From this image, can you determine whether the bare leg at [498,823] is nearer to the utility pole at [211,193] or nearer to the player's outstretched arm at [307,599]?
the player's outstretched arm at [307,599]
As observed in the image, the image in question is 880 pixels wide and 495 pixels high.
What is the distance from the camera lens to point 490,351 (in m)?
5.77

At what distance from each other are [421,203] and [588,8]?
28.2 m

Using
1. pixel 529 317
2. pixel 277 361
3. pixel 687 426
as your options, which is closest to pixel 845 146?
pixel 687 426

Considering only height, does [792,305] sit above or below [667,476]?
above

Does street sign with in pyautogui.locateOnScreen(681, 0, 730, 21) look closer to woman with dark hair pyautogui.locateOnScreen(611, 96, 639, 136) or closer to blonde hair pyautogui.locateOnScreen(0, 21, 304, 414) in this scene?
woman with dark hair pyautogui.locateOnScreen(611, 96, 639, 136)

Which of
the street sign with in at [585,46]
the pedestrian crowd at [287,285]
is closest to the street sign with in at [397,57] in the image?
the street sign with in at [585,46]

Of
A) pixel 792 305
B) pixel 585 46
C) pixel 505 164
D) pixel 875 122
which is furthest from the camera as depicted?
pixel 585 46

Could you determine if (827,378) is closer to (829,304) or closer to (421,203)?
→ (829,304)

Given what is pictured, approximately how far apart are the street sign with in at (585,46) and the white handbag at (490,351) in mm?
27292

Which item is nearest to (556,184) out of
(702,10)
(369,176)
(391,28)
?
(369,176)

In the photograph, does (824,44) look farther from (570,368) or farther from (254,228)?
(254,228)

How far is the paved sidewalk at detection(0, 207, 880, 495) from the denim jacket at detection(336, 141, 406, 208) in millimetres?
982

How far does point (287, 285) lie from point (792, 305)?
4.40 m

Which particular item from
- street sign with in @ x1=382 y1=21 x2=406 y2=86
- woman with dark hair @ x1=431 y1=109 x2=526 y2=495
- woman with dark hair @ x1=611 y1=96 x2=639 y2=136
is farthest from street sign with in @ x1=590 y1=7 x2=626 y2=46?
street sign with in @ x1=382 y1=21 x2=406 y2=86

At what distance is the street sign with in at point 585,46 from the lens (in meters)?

════════════════════

§ **CHALLENGE**:
Reproduce the stretch from the line containing "In the photograph, does" through the end of the entries, swapping "farthest" for "most distant" and leaving everything else unchanged.

§ **RIGHT ANSWER**:
In the photograph, does (824,44) look farther from (570,368) or farther from (254,228)?
(254,228)

How far is the paved sidewalk at detection(0, 207, 880, 495) from the denim jacket at detection(336, 141, 406, 208) in millimetres?
982

How far does point (287, 285) lie from point (792, 305)?
4.40 m

Which particular item from
- street sign with in @ x1=382 y1=21 x2=406 y2=86
- woman with dark hair @ x1=431 y1=109 x2=526 y2=495
- woman with dark hair @ x1=611 y1=96 x2=639 y2=136
is most distant from street sign with in @ x1=590 y1=7 x2=626 y2=46?
street sign with in @ x1=382 y1=21 x2=406 y2=86

At what distance is the street sign with in at point 585,46 from the lens (in meters)?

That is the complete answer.